- [Excerto selecionado]:

'''

O encontro entre portugueses e bengaleses começou cedo, por volta de 1506, quando as naus lusas, vindas de Cochim e de Goa, se aventuraram até às costas orientais da Índia. João de Silveira, emissário de Afonso de Albuquerque, foi o primeiro europeu de quem há registo a navegar nas águas do que hoje é o Bangladesh. Dizia-se que o ar ali era doce e o povo afável, que as feiras fervilhavam de seda e de especiarias, e que as embarcações locais, de velas triangulares, lembravam as caravelas de além-mar.
Poucos anos depois, os portugueses fixaram-se em Chittagong, que chamaram Porto Grande de Bengala. Fundaram armazéns, construíram igrejas, ensinaram novas técnicas de navegação e aprenderam a língua local. Misturaram-se com a população, casaram, tiveram filhos. Nasceu uma comunidade mestiça, os firingis, cristãos de nomes lusos e corações bengaleses. Até hoje, em aldeias costeiras, há famílias Rozario, Gomes ou Pereira que guardam, como herança, orações em português antigo.

'''

- [Dados apresentados]:
'''

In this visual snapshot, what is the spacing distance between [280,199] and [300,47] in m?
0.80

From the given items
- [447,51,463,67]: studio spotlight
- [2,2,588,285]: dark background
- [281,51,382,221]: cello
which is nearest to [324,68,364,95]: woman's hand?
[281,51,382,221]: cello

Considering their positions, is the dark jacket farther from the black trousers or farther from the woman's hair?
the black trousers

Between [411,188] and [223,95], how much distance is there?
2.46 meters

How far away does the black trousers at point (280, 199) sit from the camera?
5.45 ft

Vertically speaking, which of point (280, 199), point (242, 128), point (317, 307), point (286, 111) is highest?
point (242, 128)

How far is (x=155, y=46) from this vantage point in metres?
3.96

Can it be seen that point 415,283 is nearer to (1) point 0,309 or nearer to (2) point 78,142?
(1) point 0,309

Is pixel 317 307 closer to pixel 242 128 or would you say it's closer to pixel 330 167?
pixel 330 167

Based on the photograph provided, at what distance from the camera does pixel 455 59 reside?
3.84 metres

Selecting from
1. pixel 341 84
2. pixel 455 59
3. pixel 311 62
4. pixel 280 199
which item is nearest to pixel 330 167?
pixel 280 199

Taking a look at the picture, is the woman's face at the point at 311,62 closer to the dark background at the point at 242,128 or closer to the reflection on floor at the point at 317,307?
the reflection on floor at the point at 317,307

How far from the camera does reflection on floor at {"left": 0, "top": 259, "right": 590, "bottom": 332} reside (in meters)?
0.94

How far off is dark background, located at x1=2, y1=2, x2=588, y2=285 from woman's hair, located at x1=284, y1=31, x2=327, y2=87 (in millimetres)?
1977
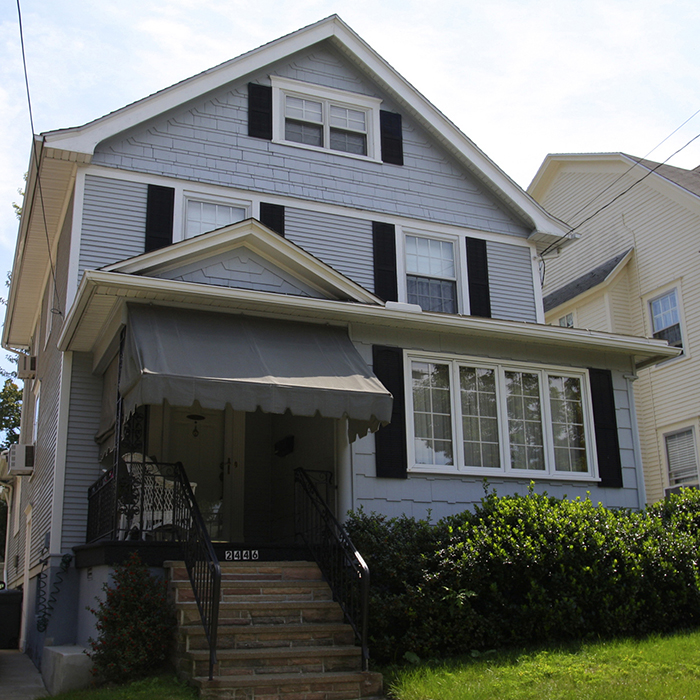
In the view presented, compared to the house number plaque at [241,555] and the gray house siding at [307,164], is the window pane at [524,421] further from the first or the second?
the house number plaque at [241,555]

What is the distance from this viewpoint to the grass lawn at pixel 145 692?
677 cm

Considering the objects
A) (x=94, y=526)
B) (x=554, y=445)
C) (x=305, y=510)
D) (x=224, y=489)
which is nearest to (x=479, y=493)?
(x=554, y=445)

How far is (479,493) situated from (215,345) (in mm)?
4189

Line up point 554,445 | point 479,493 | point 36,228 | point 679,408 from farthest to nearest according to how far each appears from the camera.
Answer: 1. point 679,408
2. point 36,228
3. point 554,445
4. point 479,493

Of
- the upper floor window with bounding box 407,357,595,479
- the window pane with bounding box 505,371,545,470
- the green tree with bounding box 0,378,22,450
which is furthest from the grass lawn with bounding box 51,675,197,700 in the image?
the green tree with bounding box 0,378,22,450

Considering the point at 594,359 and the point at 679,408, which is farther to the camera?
the point at 679,408

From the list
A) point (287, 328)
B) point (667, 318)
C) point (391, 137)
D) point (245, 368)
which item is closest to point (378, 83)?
point (391, 137)

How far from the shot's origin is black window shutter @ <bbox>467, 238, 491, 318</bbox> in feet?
45.6

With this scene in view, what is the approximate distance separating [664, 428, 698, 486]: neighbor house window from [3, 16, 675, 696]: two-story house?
16.3 ft

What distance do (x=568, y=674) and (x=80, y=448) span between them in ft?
22.8

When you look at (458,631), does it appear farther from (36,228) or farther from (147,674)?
(36,228)

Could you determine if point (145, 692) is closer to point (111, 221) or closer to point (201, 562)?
point (201, 562)

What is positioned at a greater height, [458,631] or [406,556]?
[406,556]

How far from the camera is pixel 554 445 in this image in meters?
11.6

'''

- [Tarefas a realizar]:
1. Segundo o excerto, quem foi o primeiro europeu de quem há registo a navegar nas águas do atual Bangladesh?
2. Enumera todos os apelidos de famílias das aldeias costeiras referidos no excerto.
3. Reescreve em forma de lista o parágrafo do excerto que começa por "Poucos anos depois", mantendo os factos principais.
Para responder, baseia-te apenas no excerto.

- [As respostas]:
1. João de Silveira, emissário de Afonso de Albuquerque.

2. Rozario, Gomes e Pereira.

3.
- Os portugueses fixaram-se em Chittagong, a que chamaram Porto Grande de Bengala.
- Fundaram armazéns e construíram igrejas.
- Ensinaram novas técnicas de navegação e aprenderam a língua local.
- Misturaram-se com a população, casaram e tiveram filhos.
- Dessa mistura nasceu a comunidade mestiça dos firingis, cristãos de nomes lusos e corações bengaleses.
- Ainda hoje, em aldeias costeiras, famílias Rozario, Gomes ou Pereira guardam como herança orações em português antigo.